Le thème des forêts a été présent également au Forum social mondial dans le cadre d’un thème plus large, « Le déplacement suscité par le développement. Perspectives et Stratégies ». (1)
Tous les intervenants ont souligné les rapports entre le dénommé développement et la réinstallation – forcée ou « volontaire » – des gens des lieux. L’exploitation forestière, les barrages, les plantations, l’extraction minière, les aires protégées, le tourisme, ont tous un même résultat : l’appropriation des terres et des ressources des communautés locales et le déplacement des personnes en raison de ces projets.
Il a été précisé que les problèmes présentés, sans être les seuls, avaient en commun qu’ils se répétaient dans tous les pays du Sud, ou presque. Les barrages détruisent les forêts et la subsistance des peuples dans des pays qui vont de l’Inde au Brésil ; l’exploitation forestière a les mêmes résultats en Afrique, en Amérique latine et en Asie ; l’industrie minière est aussi nuisible en Afrique du Sud qu’aux Philippines. Ainsi, les pays mentionnés n’étaient que des « cas » dans la marée de destruction qui envahit le Sud.
Parmi les nombreux impacts mentionnés, il faut souligner ceux du tourisme sur les forêts littorales et les pêcheries, qui sont les moins bien connus. Un des intervenants (Hare Krishna Devnath, leader du Fishworkers Movement) a commencé par dire que « les montagnes, les mers et les forêts attirent les gens » et que celles-ci « sont livrées au tourisme pour le plaisir de ceux qui ont l’argent et le temps nécessaires pour en profiter ». Dans ce but, « les pêcheurs sont expulsés de ces endroits ». Durant les deux dernières décennies surtout, dans « des pays tels que la Malaisie, l’Indonésie, la Thaïlande et l’Inde, le tourisme a déplacé de leur forêt des milliers de pêcheurs, et leur terre a été donnée à la grande industrie ». Vu que le tourisme est devenu une industrie mondiale, ce type de « développement » représente une sérieuse menace pour de nombreuses communautés du monde entier.
Ce qu’on appelle développement a donc été présenté comme avantageux pour quelques-uns mais préjudiciable pour la majorité. Dans le cas des forêts, il équivaut à déplacer ceux qui les habitent, au profit des compagnies qui les détruisent.
Quant à ce qu’on appelle conservation, il a été montré qu’elle aussi pose de graves problèmes aux communautés forestières – y compris leur expulsion – sans s’attaquer pour autant aux véritables causes de la déforestation, qui résident dans le modèle de développement dominant.
Dans ce contexte, il était important d’apporter des idées permettant d’avancer dans le combat du modèle de développement dominant et de la « solution » de conservation qui en découle, dont les gens sont les victimes.
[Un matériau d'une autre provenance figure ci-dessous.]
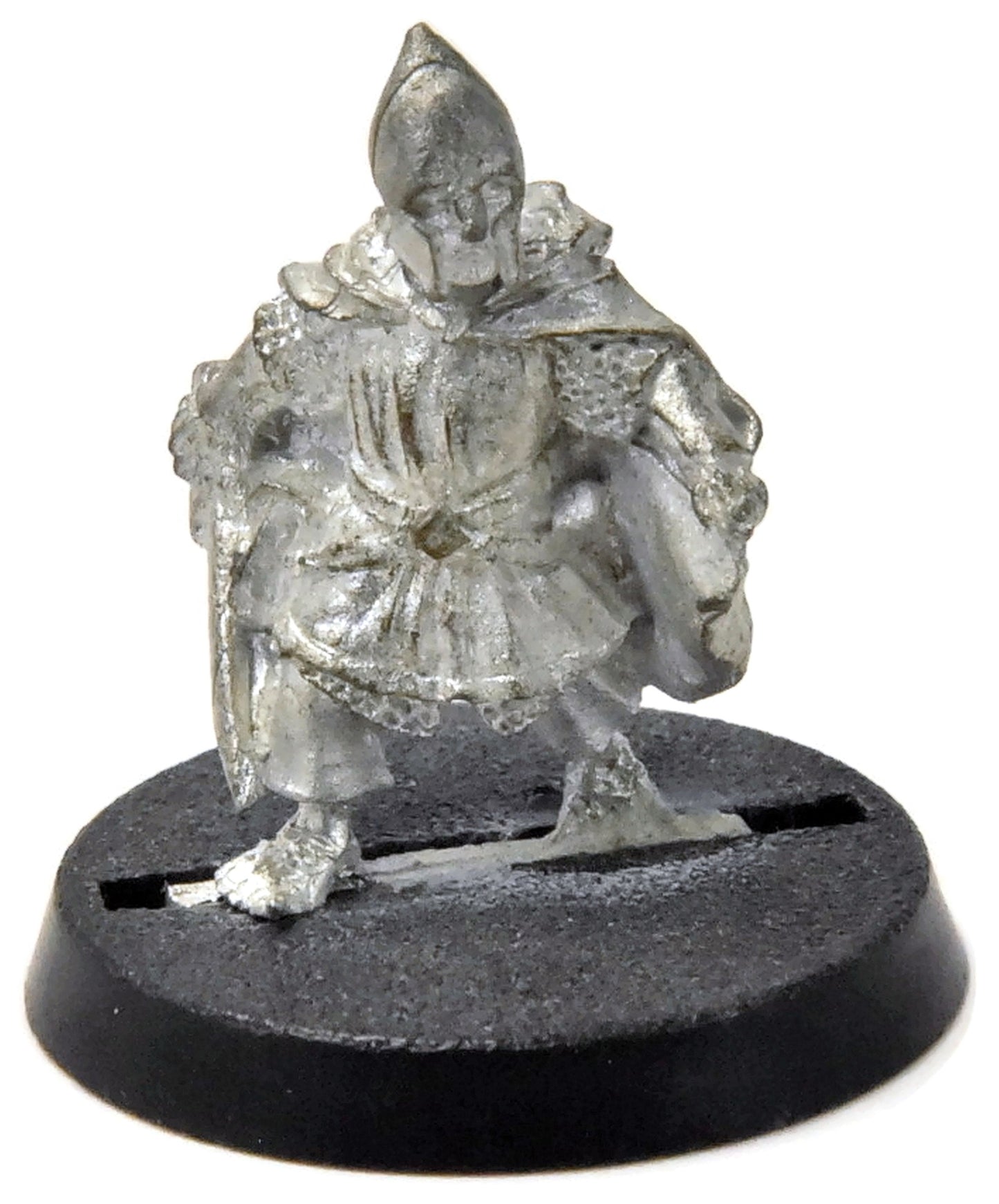 MIDDLE EARTH Armoured Pippin #1 METAL LOTR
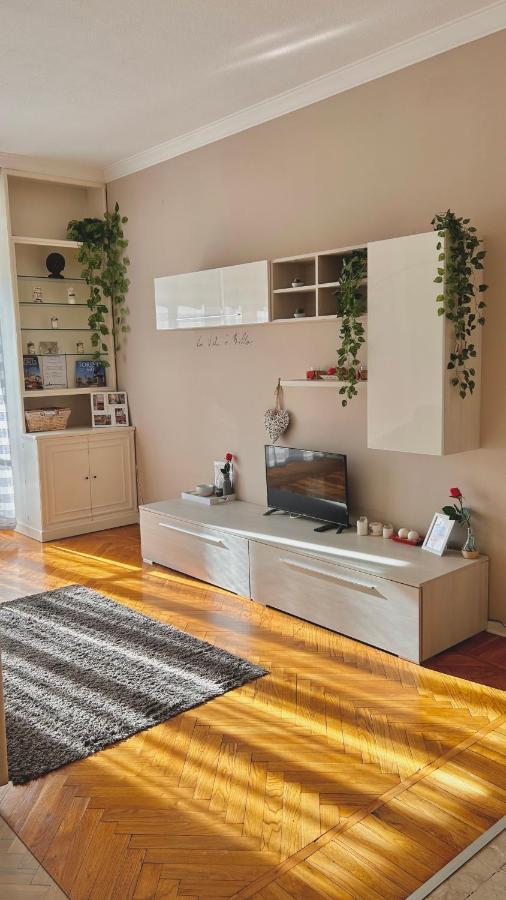 Apartament Trilocale Parco Del Valentino Turyn Zewnętrze zdjęcie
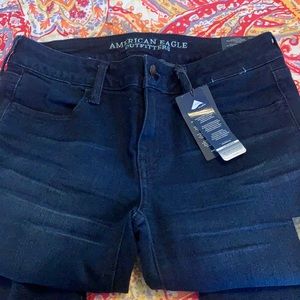 AE skinny jeggings brand new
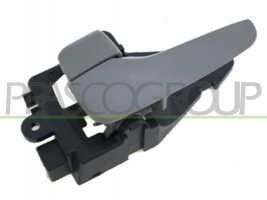 MITSUBISHI L200 2006.03-*TIRADOR PUERTA INTERIOR DELANTERO IZQ/TRASERO IZQ GRIS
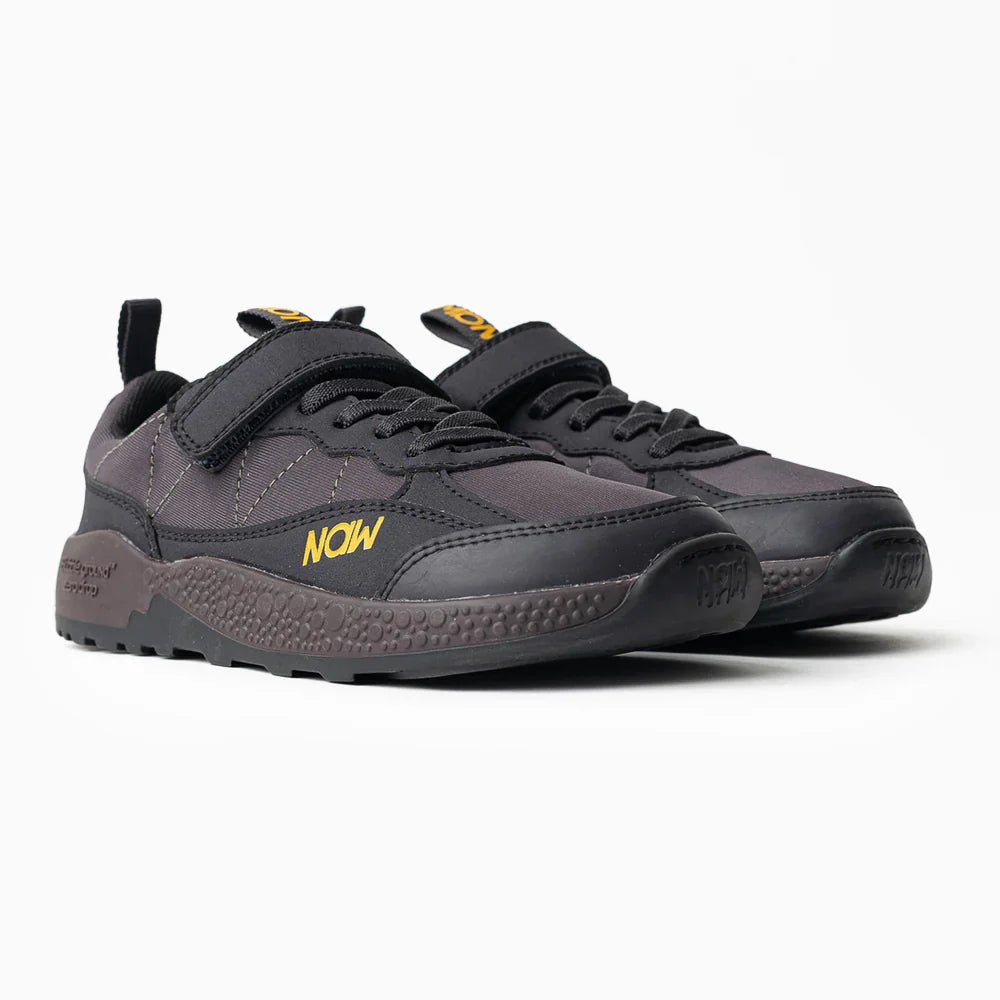 Mud Trail Triple Black - Sapiens Barefoot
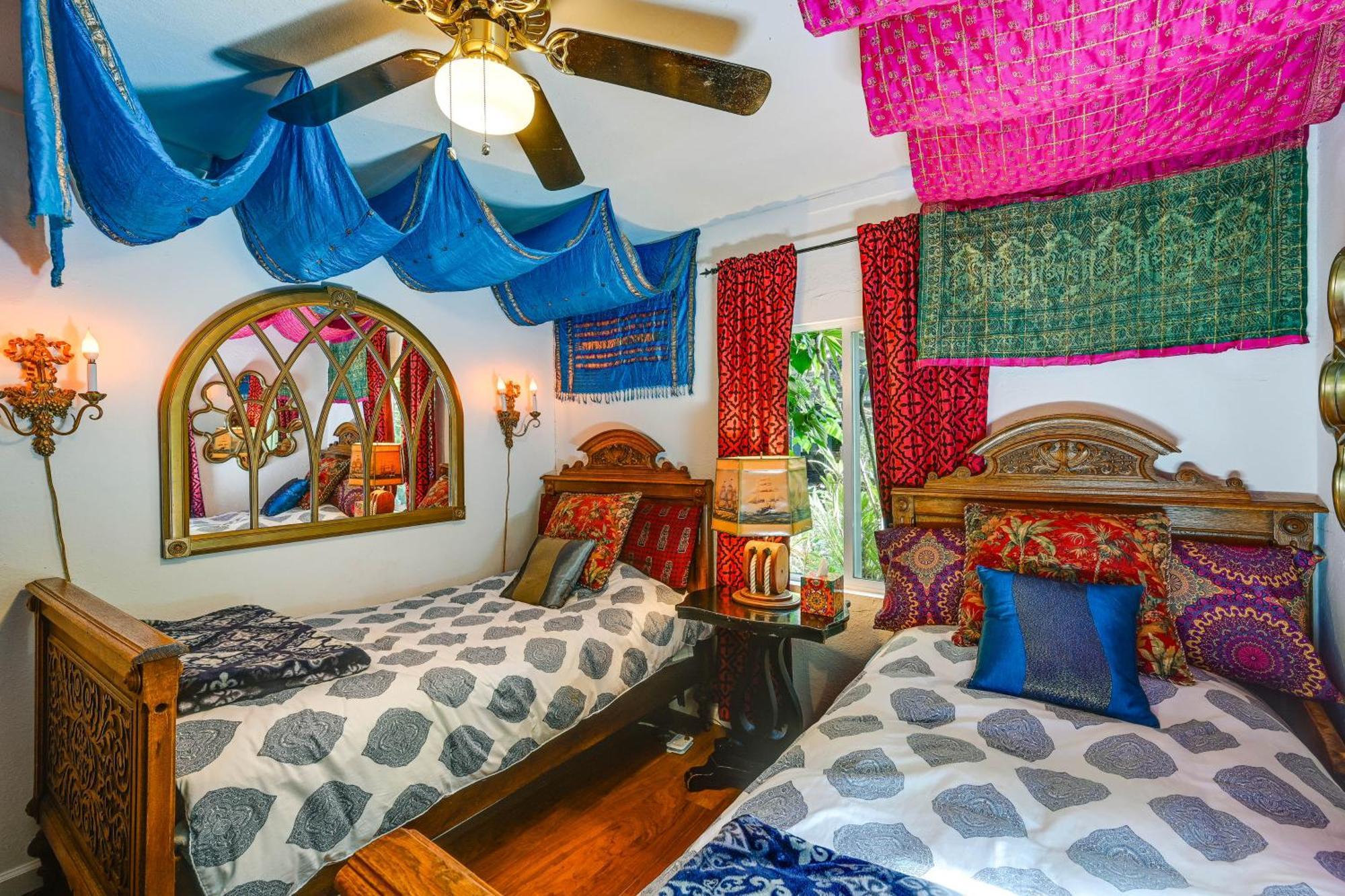Bohemian Wonderland Benicia Bungalow With Pergola! Εξωτερικό φωτογραφία
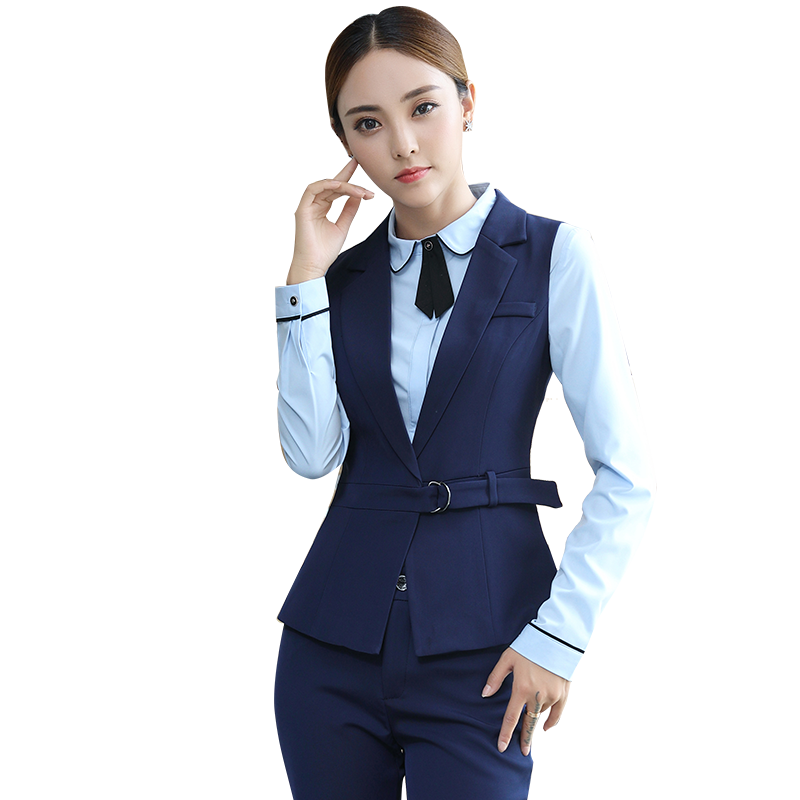 Débardeur hiver femme en Polyester - Ref 3176813 Image 5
L’Initiative de Mumbai pour les forêts a donc été officiellement lancée lors de cette rencontre, comme une manière symbolique d’insister sur l’aspect social de la déforestation et de la conservation des forêts, et pour souligner que cette initiative était née au sein du Forum social mondial.
(1) Organisé par : National Alliance of People’s Movements, Inde ; Mouvement brésilien des victimes des barrages (MAB), Brésil ; Anti Privatization Forum, Afrique du Sud ; Focus on the Global South, Philippines ; Lokayan, National Forum of Forest People and Forest Workers ; Mines, Minerals and People ; Narmada Bachao Andolan ; Delhi Forum, Inde ; Mouvement mondial pour les forêts tropicales. Intervenants : Smithu Kothari, Lokayan, directeur de programme de Seeds of Hope et Tribal Self Rule ; Trevor Nwane, Anti Privatization Forum, Afrique du Sud ; Indu Netam, Mines, Minerals and People, Inde ; José Josevaldo de Oliveira, Mouvement brésilien des victimes des barrages (MAB), Brésil ; Hare Krishna Devnath, leader du Fishworkers Movement ; Ricardo Carrere, Mouvement mondial pour les forêts tropicales, Uruguay ; Ashok Choudari, National Forum of Forest People and Forest Workers, Inde ; Walden Bello, Focus on the Global South, Philippines ; Medha Patkar, National Alliance of People’s Movements, Inde.